• **TEXT TO READ**
SCENARIO I: DANCIN’ IN HEAVEN // new works by DANIELLE CAMPBELL, FIDENCIO MARTINEZ, DAIN MERGENTHALER, and GONZALO REYES RODRIGUEZ
@ ACRE Projects
1345 W 19th St Chicago, IL
Opening Friday, March 4th, from 6PM - 9PM
On view through Sunday, March 27th
I was standing in my living room talking with my roommate when we found ourselves characters in an unexpected drama. He was mid-sentence, “After we talk I am going to attend to…” Then a loud boom sounded form the northwest. “…that.” We ran to the back window and saw an enormous cloud of smoke pouring off the roof of a silo we assumed was abandoned and drifting over the Stevenson Expressway. Everyone in our block was looking out their back windows shouting and pointing. My roommate joked that maybe Michael Bay was in town. We found out a few days later that that was exactly the case, and that the explosion was for the filming of Transformers 4.

Region annotation lines:
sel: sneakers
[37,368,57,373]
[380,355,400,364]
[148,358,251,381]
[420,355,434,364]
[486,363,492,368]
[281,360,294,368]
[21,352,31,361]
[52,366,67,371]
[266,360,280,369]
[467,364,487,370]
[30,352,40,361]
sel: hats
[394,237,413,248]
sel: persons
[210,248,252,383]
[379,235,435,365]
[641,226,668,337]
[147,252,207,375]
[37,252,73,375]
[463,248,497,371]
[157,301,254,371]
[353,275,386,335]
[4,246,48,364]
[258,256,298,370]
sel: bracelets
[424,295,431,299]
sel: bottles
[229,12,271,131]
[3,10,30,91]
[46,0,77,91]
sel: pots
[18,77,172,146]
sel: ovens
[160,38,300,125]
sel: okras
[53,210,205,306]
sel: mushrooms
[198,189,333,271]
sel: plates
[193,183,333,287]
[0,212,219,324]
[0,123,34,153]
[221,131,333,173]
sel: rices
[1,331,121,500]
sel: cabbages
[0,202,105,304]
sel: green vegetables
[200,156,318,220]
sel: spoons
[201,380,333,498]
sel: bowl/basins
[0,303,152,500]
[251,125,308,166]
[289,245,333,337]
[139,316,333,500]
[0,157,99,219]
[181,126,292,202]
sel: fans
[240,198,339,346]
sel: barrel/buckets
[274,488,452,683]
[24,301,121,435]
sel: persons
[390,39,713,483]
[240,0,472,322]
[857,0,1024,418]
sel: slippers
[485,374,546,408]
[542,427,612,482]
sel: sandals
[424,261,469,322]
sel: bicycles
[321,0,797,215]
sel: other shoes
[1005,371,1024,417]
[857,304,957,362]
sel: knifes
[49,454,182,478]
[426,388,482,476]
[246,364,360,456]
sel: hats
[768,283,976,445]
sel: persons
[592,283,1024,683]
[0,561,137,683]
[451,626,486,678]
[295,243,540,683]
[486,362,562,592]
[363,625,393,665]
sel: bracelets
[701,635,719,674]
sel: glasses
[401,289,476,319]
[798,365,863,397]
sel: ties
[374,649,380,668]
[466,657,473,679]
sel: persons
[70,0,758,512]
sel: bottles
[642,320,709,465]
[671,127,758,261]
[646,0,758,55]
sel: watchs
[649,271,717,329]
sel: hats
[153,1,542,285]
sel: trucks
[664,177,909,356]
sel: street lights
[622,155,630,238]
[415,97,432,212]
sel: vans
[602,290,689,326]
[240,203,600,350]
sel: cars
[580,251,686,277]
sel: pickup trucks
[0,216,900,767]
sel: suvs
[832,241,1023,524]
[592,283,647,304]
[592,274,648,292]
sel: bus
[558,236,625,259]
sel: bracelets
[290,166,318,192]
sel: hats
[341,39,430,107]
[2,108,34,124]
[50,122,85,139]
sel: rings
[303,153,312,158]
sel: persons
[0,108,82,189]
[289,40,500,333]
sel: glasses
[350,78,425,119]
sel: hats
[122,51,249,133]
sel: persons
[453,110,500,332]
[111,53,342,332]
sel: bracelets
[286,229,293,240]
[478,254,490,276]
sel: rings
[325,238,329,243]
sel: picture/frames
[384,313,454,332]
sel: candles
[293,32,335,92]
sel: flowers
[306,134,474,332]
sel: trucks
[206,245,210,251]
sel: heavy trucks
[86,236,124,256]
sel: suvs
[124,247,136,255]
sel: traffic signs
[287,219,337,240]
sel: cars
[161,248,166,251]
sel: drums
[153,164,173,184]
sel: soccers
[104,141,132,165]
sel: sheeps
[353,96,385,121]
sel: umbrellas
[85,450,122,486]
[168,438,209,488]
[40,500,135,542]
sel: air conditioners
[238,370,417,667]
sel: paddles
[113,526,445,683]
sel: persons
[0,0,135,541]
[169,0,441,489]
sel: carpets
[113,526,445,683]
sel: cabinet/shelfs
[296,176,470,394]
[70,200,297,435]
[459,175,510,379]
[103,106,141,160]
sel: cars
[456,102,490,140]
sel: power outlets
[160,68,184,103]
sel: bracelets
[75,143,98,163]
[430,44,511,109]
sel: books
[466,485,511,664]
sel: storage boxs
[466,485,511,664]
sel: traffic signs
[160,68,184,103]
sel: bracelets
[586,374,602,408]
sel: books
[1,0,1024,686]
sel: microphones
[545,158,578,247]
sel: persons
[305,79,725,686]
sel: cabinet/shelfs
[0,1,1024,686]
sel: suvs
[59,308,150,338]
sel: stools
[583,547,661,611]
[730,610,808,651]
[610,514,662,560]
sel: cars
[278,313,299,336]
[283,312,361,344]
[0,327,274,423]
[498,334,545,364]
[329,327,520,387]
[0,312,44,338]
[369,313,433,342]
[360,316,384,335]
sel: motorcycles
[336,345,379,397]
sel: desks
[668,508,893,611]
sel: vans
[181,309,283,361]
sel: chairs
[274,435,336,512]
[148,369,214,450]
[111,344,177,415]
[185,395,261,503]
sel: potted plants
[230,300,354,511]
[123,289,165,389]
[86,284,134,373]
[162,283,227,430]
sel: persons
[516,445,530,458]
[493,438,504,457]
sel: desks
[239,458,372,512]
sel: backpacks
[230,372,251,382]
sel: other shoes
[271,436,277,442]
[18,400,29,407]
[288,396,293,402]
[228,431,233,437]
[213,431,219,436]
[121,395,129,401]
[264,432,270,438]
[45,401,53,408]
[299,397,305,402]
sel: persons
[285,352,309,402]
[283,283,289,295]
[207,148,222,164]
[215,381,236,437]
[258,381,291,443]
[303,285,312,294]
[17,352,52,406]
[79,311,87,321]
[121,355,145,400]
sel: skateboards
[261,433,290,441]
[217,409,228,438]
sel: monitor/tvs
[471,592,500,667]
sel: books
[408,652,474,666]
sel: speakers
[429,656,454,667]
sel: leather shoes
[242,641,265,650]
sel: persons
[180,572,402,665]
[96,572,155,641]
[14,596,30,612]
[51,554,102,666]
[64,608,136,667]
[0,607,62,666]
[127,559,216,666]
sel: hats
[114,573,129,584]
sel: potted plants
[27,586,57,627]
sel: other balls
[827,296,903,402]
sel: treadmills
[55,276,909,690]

• **EXERCISE DESCRIPTION**
Can you reproduce verbatim the part of the exhibition announcement above that opens with the words containing "SCENARIO I: DANCIN’" and closes with "of Transformers 4."?

• **RESULT BELOW**
SCENARIO I: DANCIN’ IN HEAVEN // new works by DANIELLE CAMPBELL, FIDENCIO MARTINEZ, DAIN MERGENTHALER, and GONZALO REYES RODRIGUEZ
@ ACRE Projects
1345 W 19th St Chicago, IL
Opening Friday, March 4th, from 6PM - 9PM
On view through Sunday, March 27th
I was standing in my living room talking with my roommate when we found ourselves characters in an unexpected drama. He was mid-sentence, “After we talk I am going to attend to…” Then a loud boom sounded form the northwest. “…that.” We ran to the back window and saw an enormous cloud of smoke pouring off the roof of a silo we assumed was abandoned and drifting over the Stevenson Expressway. Everyone in our block was looking out their back windows shouting and pointing. My roommate joked that maybe Michael Bay was in town. We found out a few days later that that was exactly the case, and that the explosion was for the filming of Transformers 4.